• Document text
★ ★ ★ ★ ★
The many objections made by plaintiff to the contract made between the County Board of Education of Wake County, N. 0., and the three defendants, mutual fire insurance corporations, cannot be sustained.
The County Board of Education of Wake County insured in these corporations a two-story brick building, known as Green Hope School, in White Oak Township in said county. The amount of insurance was $2,000, and for one year, from 1 April, 1935, to 1 April, 1936. The language of the policy applicable to the controversy: “In consideration of the stipulations herein named and of twelve and 35/100 dollars *66premium do insure Board of Education of Wake County, . . . This policy is issued on á mutual basis for cash premium with a contingent liability in an amount as set forth in the by-laws of the respective companies on page three hereof, and by the acceptance of this policy the policyholder becomes a member of each of said companies, subject to the provisions of the by-laws thereof for all purposes. In determining the contingent liability of a policyholder in each company, the total premium of this policy shall be prorated among the companies in proportion to their several liabilities hereunder. . . . This corporation shall have no capital stock. Every person, corporation, partnership, or association named as the insured in a policy issued by the corporation shall be a member of the corporation while such policy is in force. . . . The board of directors shall, from time to time, determine which, if any, of the policies or classes of policies issued by the corporation shall be subject to a contingent mutual liability, and shall determine the maximum amount of such liability, which maximum amount shall in no case exceed a sum equal to the amount of one annual premium on the policy.”
N. C. Code, 1935 (Michie), sec. 6274, gives the Insurance Commissioner authority over all insurance companies, and the same must be licensed and supervised by him. Section 6287 is as follows: “All contracts of insurance on property, lives, or interests in this State shall be deemed to be made therein; and all contracts of insurance the applications for which are taken within the State shall be deemed to have been made within this State and are subject to the laws thereof.”
★ ★ ★ ★ ★
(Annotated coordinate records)
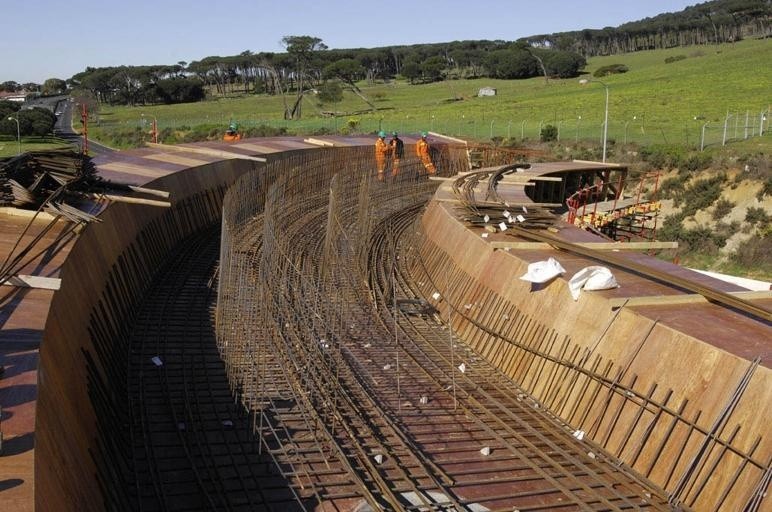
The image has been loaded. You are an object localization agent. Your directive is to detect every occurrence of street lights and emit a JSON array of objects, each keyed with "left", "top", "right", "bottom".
[
  {"left": 8, "top": 116, "right": 21, "bottom": 155},
  {"left": 141, "top": 112, "right": 158, "bottom": 143},
  {"left": 578, "top": 78, "right": 609, "bottom": 162}
]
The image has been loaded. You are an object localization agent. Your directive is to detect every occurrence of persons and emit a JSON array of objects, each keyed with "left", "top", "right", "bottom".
[
  {"left": 388, "top": 130, "right": 406, "bottom": 183},
  {"left": 374, "top": 130, "right": 395, "bottom": 183},
  {"left": 223, "top": 120, "right": 241, "bottom": 142},
  {"left": 415, "top": 131, "right": 440, "bottom": 175}
]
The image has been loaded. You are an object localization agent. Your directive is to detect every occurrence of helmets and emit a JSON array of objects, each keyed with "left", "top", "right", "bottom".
[
  {"left": 421, "top": 131, "right": 428, "bottom": 137},
  {"left": 378, "top": 130, "right": 386, "bottom": 137},
  {"left": 392, "top": 129, "right": 398, "bottom": 136},
  {"left": 229, "top": 123, "right": 238, "bottom": 129}
]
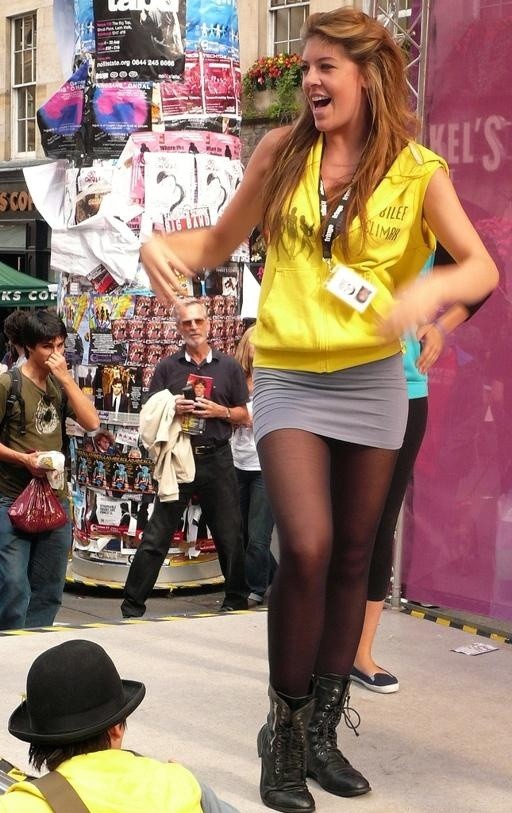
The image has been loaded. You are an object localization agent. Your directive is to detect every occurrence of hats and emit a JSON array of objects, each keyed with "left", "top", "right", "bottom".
★ ★ ★ ★ ★
• What this exercise asks
A - In the court opinion, what was the amount of insurance on the Green Hope School building?
B - Quote everything in the court opinion from "The many objections" down to "cannot be sustained.".
These records come from a different source than the text.

• Expected responses
A - $2,000

B -
The many objections made by plaintiff to the contract made between the County Board of Education of Wake County, N. 0., and the three defendants, mutual fire insurance corporations, cannot be sustained.